**WORK INSTRUCTION:**
Below are some records. Retype exactly the lines from the one containing "Look Antique Hoosier" through the one containing "ANGELA MAO 'Lady Kung Fu' Tribute ᴴᴰ", both included, skipping every picture.

**RECORD EXCERPTS:**
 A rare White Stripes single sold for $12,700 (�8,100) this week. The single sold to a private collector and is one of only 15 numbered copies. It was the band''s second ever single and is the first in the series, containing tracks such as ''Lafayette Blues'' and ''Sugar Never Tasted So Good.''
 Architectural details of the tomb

==

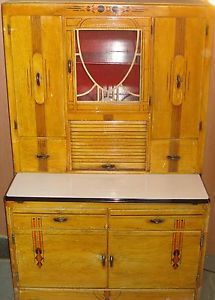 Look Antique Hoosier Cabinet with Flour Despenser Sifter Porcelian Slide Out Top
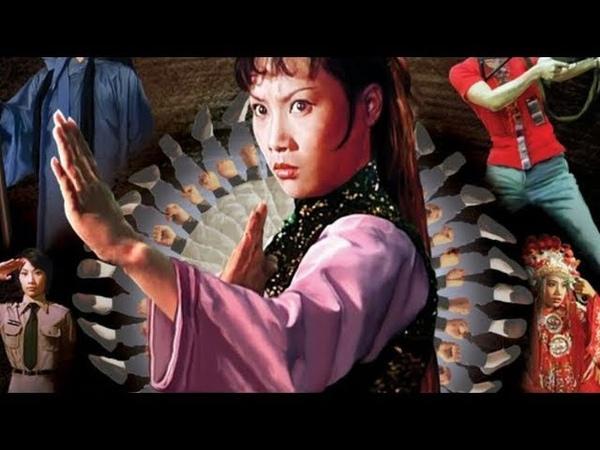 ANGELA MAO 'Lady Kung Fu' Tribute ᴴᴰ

**OUTPUT OF THE TASK:**
 Look Antique Hoosier Cabinet with Flour Despenser Sifter Porcelian Slide Out Top
 ANGELA MAO 'Lady Kung Fu' Tribute ᴴᴰ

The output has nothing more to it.